L’ultime vote a été acté par le Sénat mardi. Le Parlement a donc adopté, définitivement, la proposition de loi interdisant les « violences éducatives ».

Le « droit de correction » était un héritage du XIXe siècle qui devra désormais se faire oublier. Mardi 2 juillet, le Parlement français a adopté, de façon définitive, la proposition de loi signant la fin de ce droit de correction, et qui interdit les « violences éducatives ordinaires ». Le texte, adopté à main levée à l’unanimité lors d’un ultime vote au Sénat, inscrit dans le Code civil, à l’article lu à la mairie lors des mariages, que « l’autorité parentale s’exerce sans violences physiques ou psychologiques ».

Quarante ans après la Suède, la France est ainsi devenue mardi le 56e État à bannir les châtiments corporels. La proposition de loi votée vise à interdire les « violences éducatives ordinaires », coups, gifles, mais aussi humiliations, insultes, brimades ou moqueries. Le texte inscrit dans le Code civil que « l’autorité parentale s’exerce sans violences physiques ou psychologiques ».
La rapporteure du texte à l’Assemblée nationale, Maud Petit (MoDem) a assisté dans les tribunes à ce vote qualifié d’« historique » par l’ex-ministre socialiste des Familles Laurence Rossignol. Selon la Fondation pour l’Enfance, 85 % des parents français ont recours à des violences dites éducatives. « Le message de prohibition figurera, grâce à cette proposition de loi, dans le Code pénal en appui de l’article 222-13.

La France à la traîne

Pour lui donner une meilleure visibilité, nous le ferons également figurer en première page de l’ensemble des carnets de santé de nos enfants », a indiqué Adrien Taquet, le secrétaire d’État auprès de la ministre des Solidarités. Baisse de l’estime de soi, augmentation des comportements antisociaux... le secrétaire d’État comme la plupart des orateurs ont dressé un bilan accablant des conséquences souvent durables des violences exercées sur l’enfant et sur l’adulte en devenir, Adrien Taquet citant le témoignage de Thierry Beccaro.

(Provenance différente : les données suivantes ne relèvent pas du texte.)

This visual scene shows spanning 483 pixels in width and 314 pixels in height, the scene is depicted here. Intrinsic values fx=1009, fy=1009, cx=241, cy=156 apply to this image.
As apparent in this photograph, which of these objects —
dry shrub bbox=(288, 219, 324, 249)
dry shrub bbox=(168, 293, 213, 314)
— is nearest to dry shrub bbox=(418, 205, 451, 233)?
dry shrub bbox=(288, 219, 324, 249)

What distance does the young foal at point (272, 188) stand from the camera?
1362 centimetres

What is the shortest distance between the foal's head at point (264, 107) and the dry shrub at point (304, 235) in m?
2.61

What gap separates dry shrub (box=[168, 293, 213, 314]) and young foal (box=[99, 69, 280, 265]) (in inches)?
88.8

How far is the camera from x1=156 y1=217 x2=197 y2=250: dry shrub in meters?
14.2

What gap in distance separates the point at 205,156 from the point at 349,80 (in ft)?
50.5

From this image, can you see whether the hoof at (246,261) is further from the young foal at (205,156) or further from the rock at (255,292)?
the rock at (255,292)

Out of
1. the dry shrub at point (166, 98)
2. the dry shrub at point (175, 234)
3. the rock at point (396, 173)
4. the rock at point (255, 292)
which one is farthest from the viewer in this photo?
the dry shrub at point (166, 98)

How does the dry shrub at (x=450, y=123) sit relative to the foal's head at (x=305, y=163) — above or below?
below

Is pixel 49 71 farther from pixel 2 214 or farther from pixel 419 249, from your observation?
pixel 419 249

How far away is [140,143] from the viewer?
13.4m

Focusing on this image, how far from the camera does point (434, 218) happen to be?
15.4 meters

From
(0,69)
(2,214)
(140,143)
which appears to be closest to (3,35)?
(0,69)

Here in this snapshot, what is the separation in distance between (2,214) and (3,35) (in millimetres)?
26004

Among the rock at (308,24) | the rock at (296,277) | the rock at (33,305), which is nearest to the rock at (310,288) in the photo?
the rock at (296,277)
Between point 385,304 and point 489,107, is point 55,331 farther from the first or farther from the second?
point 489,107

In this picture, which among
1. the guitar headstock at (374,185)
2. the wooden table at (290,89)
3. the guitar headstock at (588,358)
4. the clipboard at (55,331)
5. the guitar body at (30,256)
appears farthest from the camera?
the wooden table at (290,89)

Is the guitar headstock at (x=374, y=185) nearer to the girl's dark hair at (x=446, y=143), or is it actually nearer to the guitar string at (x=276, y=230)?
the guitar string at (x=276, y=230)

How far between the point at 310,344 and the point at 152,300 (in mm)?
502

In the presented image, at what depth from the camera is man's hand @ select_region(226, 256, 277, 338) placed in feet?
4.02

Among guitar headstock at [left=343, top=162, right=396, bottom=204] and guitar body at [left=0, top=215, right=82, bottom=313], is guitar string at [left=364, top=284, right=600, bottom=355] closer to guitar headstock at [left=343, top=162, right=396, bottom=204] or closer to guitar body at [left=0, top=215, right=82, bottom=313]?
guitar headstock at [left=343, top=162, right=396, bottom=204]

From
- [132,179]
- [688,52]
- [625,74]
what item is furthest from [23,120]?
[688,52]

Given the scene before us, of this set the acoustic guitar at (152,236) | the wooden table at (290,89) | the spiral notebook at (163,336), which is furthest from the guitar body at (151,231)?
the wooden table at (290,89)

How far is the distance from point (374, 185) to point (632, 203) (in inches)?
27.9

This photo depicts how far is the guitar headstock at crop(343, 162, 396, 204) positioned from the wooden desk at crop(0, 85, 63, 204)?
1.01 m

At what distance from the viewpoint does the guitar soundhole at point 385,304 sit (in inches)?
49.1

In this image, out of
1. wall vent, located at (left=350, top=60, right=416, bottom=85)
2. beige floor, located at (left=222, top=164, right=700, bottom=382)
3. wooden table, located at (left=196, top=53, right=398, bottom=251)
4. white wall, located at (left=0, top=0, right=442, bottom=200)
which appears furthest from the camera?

L’animateur a raconté récemment dans un livre les violences que son père lui a fait subir.

La France reste « un des cinq derniers pays européens à ne pas avoir intégré dans son droit cette interdiction », a souligné le secrétaire d’État, pour qui ce texte envoie « un signal extrêmement fort ». Il traduit la volonté du gouvernement de « promouvoir une éducation bienveillante fondée sur le dialogue, sur le respect mutuel », au cœur de la « nouvelle approche des politiques de l’enfance ». Plusieurs sénateurs ont néanmoins regretté le caractère essentiellement « symbolique » du texte, posant la question de la définition des « violences ordinaires ». « Il se contente d’énoncer sans encadrer », a ainsi déploré Pascale Gruny (LR).
La rapporteure Marie-Pierre de La Gontrie (PS) a au contraire défendu la nécessité de la mesure face à des « violences encore communément admises et justifiées », tandis que Brigitte Lherbier (LR) jugeait inacceptable que « des êtres humains puissent être les victimes invisibles de violences dégradantes ». Le Code pénal prohibe et punit déjà toute violence, mais la jurisprudence reconnaît encore parfois aux parents ce qu’elle appelle « un droit de correction », a rappelé la rapporteure.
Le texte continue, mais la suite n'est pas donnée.